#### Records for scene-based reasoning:
'''

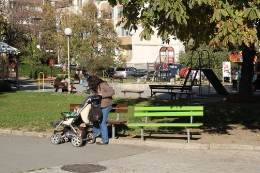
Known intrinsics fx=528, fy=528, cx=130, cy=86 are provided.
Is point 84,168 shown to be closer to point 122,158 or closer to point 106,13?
point 122,158

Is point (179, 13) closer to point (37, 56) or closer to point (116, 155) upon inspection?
point (116, 155)

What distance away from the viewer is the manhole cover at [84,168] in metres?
9.76

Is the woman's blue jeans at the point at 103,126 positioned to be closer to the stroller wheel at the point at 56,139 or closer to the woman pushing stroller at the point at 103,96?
the woman pushing stroller at the point at 103,96

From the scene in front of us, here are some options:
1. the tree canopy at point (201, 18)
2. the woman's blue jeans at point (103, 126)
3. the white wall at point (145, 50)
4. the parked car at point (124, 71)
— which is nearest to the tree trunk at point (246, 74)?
the tree canopy at point (201, 18)

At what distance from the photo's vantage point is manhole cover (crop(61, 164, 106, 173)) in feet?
32.0

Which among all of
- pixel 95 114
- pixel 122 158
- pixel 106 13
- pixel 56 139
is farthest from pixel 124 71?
pixel 122 158

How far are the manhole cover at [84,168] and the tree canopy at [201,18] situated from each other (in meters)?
3.17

'''

#### Given exercise:
Copy every one of the lines above word for word, omitting the pictures.

#### The solution:
Known intrinsics fx=528, fy=528, cx=130, cy=86 are provided.
Is point 84,168 shown to be closer to point 122,158 or closer to point 106,13?
point 122,158

Is point (179, 13) closer to point (37, 56) or closer to point (116, 155) upon inspection?
point (116, 155)

What distance away from the viewer is the manhole cover at [84,168] in metres?
9.76

Is the woman's blue jeans at the point at 103,126 positioned to be closer to the stroller wheel at the point at 56,139 or closer to the woman pushing stroller at the point at 103,96?
the woman pushing stroller at the point at 103,96

From the scene in front of us, here are some options:
1. the tree canopy at point (201, 18)
2. the woman's blue jeans at point (103, 126)
3. the white wall at point (145, 50)
4. the parked car at point (124, 71)
— which is nearest to the tree trunk at point (246, 74)?
the tree canopy at point (201, 18)

At what distance from the photo's vantage point is manhole cover (crop(61, 164, 106, 173)) in feet?
32.0

Which among all of
- pixel 95 114
- pixel 122 158
- pixel 106 13
- pixel 56 139
is farthest from pixel 124 71?
pixel 122 158

How far are the manhole cover at [84,168] and the tree canopy at [201,18] situated from each other (in meters)?
3.17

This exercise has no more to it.